No paraba de hallar ideas en Borges y también en quienes comentaban su obra y decían, por ejemplo, que remitía a una tradición, porque el mundo moderno aparecía como lugar de pérdida y deterioro, y a la vez remitía a la noción de cambio literario, porque la literatura afirma el valor de lo nuevo. Borges reescribía lo viejo, eso es algo que de pronto entendió perfectamente el principiante que yo era. Con la ayuda de unos textos que me pasó Boutade, me pareció intuir que Borges había inventado la posibilidad de que nosotros los modernos pudiéramos, en rara vecindad con lo genuinamente literario, practicar también el ejercicio de las letras, es decir, que pudiéramos nada menos que seguir escribiendo.

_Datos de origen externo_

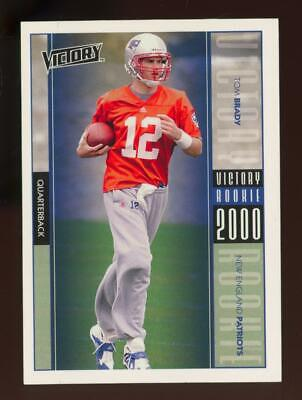 2000 Victory #326 Tom Brady RC Rookie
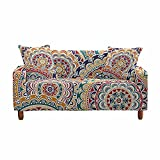 Fansu Funda de Sofá Elástica para Sofá de 1 2 3 4 Plazas,Ajustable Patrón de Mandala Colorido 3D Cubre Sofa Antisuciedad Protector de Muebles +Funda de Cojín (Estilo étnico,1 plazas(90-140cm))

En esos días, como no paraba de hallar ideas en Borges, no tardé en verle de nuevo asociado con Orson Welles la noche en que fui con Jeanne Boutade a ver F for Fake, esa película donde, a partir de entrevistas con el falsificador de cuadros Elmyr de Hory y con Clifford Irving (autor de una biografía apócrifa de Howard Hughes), se jugaba con las nociones de verdad y mentira en el arte. Los temas de la película eran borgesianos: la falsificación, la lábil frontera entre realidad y ficción, por ejemplo. F for Fake me recordó a Vicky Vaporú en la cola del pan, preguntándome si no era verdad que ella era una falsificación verdadera. La película, aunque en ella nunca se nombraba a Borges, me descubrió tramas, fraudes y laberintos sobre los que podía escribir si continuaba queriendo llegar a ser un escritor de verdad. Para serlo tenía que saludar la invención de lo verdadero, del mismo modo que tenía que inventarme a mí mismo si de verdad quería ser escritor. F for Fake hizo que aumentara mi pasión por los libros apócrifos, por las reseñas de libros falsos, por el mundo de los grandes impostores, por el de los hombres que se hacen pasar por otro, por el de los hombres que son alguien y por el de los que no son nadie.

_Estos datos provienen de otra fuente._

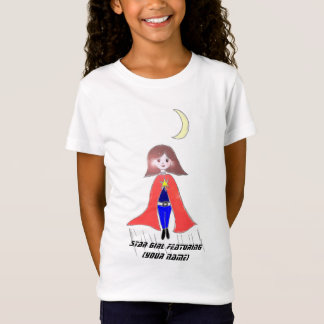 Star Girl Featuring [Your Name] T-Shirt
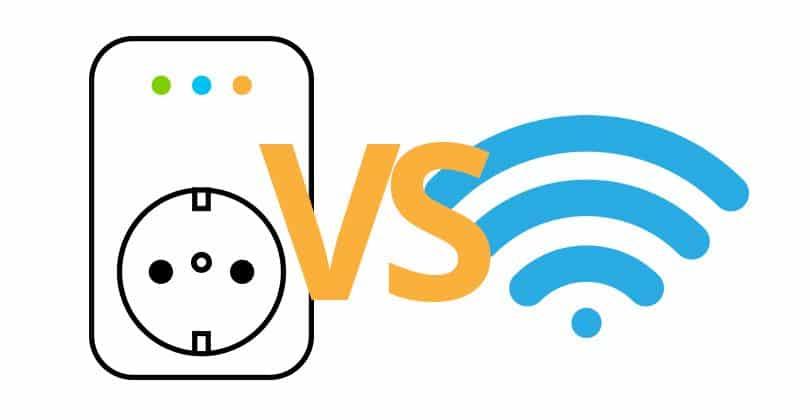 cpl ou wifi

La influencia, la sombra de aquella película iba a ser alargada, iba a cambiar los pasos del principiante que yo era. Ya empezó a influir en el momento mismo en que salí a la calle y mi amiga Boutade me comentó entusiasmada: «Te lo dije. Ningún hombre sabe quién es, ningún hombre es alguien. Ni Epiménides lo sabía.» Le pregunté si Epiménides era su novio. Rió, negó con la cabeza. «Es un sabio antiguo», dijo, y luego citó las palabras por las que había pasado a la historia: «La frase que sigue es falsa. La frase que la precede es verdadera.»

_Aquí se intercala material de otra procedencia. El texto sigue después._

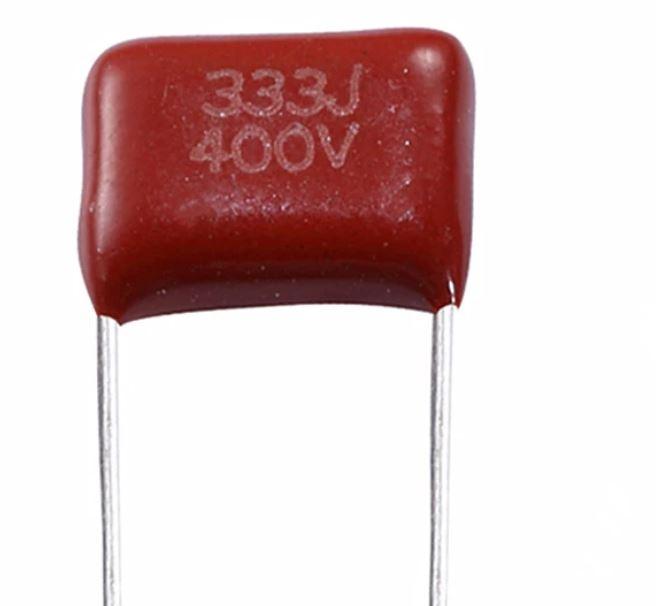 33nF-400V-0.033uF-–-333k-–-Polyester-Film-Capacitor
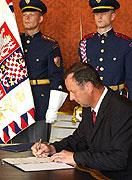 Le nouveau ministre de la Défense, Miroslav Kostelka, photo: CTK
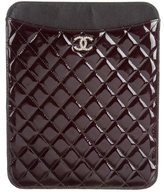 Chanel Brilliant iPad Case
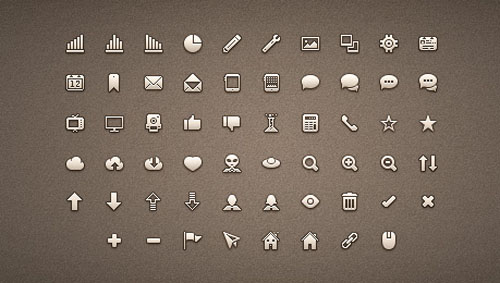 wpid 11free vector icons 25 Free Vector Icon Sets [1000+ Icons]
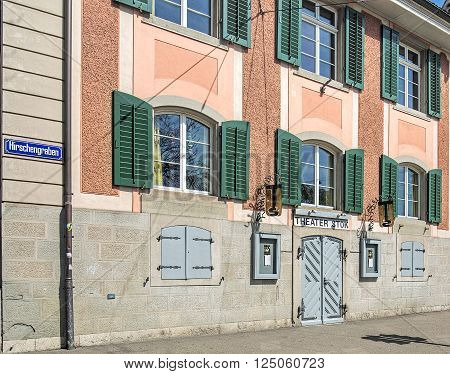 Zurich, Switzerland, 12 April, 2015: facade of the Theater Stok building on Hirschengraben street. Theater Stok is a privately managed small theater in the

Volví aquella noche a la buhardilla convertido en el hombre que no sabía quién era. Y poco después, tras leer un cuento de Borges sobre cuchilleros, imité en La asesina ilustrada a los falsificadores de la película de Welles y, citando sin citar a Borges, hablé de «un cuchillero que va dejando su fuerza en su arma y al final el arma tiene una vida propia (como para Hoffmann la tenía aquel diabólico violín de Krespel) y es el arma la que mata, no el brazo que la maneja». Fue la primera vez que, sin citarlo, pero con voluntad de acero, cité a un hombre llamado Borges, fui en otro, cité a un hombre que era alguien, fui un hombre que no era nadie.